Document segment:
This sounds reasonable when what you return requires extra
computation/actions ... AND they are in some way ordered.

>  It clutters the parameters of a function with a value that can be provided implicitly,
> take(num, func, ...) in the base package, which calls a function "func", passing along the arguments, and returns at most "num" results (the rest shall not be filled with nils), and if numresults is smaller than "num", it shall be used instead (tail call return optimization).

This looks quite explicit and I doubt that tail call optimization
'spans' C function calls (you'll have to call func from C code,
right?) .

> debug.numresults(level) or a similar to retrieve the number of results from a particular call site

Having this in the debug library somehow decreases its usefulness. Why
would you want to obtain the number of results from any level other
than the reasonable one?

> Tail call return optimization - "function f(...) return g(...) end" should make lua_numresults return 2 in g on `local a, b = f()`, i.e. the number should be copied from the call site of the external function to the call site of the internal function (seems to be LUA_MULTRET at the moment).

Work to do:
(a) According to the discussion of retrieving a function's number of results in Lua, what effect would putting this feature in the debug library have?
(b) Write the next part of the discussion of retrieving a function's number of results in Lua, picking up right after its final quoted proposal.

(Records from a dataset)
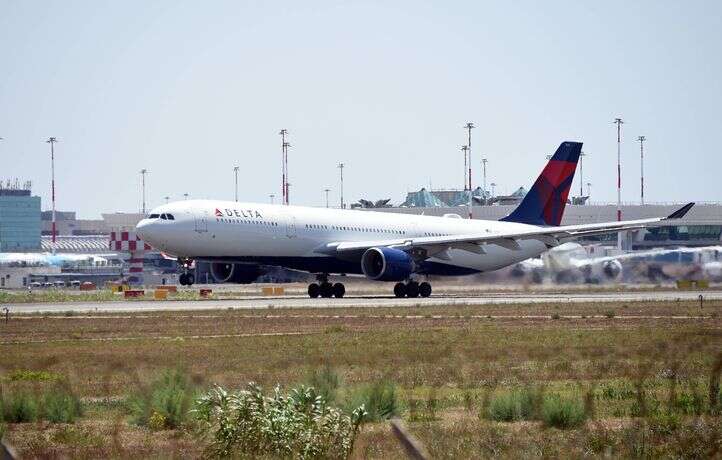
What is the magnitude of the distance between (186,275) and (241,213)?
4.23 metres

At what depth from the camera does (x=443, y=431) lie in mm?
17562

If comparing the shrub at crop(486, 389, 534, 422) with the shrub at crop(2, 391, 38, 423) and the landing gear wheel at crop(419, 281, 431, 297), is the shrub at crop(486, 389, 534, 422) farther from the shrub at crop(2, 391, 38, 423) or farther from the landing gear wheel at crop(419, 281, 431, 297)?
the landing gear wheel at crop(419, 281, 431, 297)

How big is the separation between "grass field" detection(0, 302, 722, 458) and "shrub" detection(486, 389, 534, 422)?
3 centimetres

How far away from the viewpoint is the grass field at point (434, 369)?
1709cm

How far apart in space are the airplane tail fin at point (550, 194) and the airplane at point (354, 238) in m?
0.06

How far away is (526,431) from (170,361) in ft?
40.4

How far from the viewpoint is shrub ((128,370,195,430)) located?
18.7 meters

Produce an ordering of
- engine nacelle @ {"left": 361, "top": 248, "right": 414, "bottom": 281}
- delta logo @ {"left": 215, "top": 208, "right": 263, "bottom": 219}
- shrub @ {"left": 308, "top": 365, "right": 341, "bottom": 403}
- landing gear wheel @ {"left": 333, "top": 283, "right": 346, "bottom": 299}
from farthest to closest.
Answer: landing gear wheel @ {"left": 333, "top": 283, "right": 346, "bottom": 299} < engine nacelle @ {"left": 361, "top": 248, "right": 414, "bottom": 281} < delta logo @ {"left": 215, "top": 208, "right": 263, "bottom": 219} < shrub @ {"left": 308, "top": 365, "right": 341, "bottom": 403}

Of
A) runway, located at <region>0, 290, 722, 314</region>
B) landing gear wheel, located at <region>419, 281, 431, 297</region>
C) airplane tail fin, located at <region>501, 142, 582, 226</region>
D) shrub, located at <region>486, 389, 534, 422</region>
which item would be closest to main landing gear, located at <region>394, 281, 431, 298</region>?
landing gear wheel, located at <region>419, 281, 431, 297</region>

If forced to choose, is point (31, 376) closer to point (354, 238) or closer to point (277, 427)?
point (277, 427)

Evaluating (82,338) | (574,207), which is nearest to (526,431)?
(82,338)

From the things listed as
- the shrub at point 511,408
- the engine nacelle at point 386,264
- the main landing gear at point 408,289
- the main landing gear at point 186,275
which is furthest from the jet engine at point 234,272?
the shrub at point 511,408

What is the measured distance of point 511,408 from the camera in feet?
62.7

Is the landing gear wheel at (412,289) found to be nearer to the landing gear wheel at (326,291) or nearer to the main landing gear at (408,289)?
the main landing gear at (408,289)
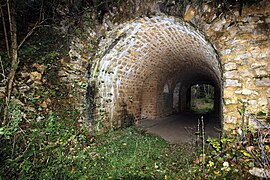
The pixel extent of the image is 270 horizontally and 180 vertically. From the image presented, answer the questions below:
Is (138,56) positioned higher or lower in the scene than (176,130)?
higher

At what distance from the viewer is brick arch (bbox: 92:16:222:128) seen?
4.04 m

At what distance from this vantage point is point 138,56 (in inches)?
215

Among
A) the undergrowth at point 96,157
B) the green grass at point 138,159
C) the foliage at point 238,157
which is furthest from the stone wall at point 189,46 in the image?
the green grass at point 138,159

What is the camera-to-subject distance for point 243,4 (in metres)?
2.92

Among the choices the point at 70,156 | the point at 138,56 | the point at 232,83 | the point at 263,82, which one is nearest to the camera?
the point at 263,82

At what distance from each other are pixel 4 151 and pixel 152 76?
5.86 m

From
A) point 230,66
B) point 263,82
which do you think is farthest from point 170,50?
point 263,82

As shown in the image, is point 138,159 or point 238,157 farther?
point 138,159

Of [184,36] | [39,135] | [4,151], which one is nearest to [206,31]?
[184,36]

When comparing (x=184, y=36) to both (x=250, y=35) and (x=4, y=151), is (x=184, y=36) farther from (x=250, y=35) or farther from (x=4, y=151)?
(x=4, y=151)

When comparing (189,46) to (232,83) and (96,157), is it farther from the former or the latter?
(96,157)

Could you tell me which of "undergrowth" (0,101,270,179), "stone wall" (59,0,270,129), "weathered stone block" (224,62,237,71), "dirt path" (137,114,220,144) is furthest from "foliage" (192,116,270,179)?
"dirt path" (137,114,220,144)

The responses:
(a) It would somehow decrease its usefulness.

(b)
AFAICT most of this trickery is to make the implicit return argument
count passing work. As much as I like this, if the computations
involved are really expensive, I'd rather pass an explicit argument
around saying which ones I want so that some minor refactoring doesn't
trip me further down the road. The usefulness of all of this breaks
down when you e.g. have a function returning a,b,c and want a and c
but not b. Passing around an explicit table like {a=true,c=true} is
simple and generic, and code says what you mean; table creation can be
lifted to avoid excessive garbage.

Best regards,

-- 
DoubleF

P.S. Nicol Bolas and Illidan... an epic StackOverflow discussion.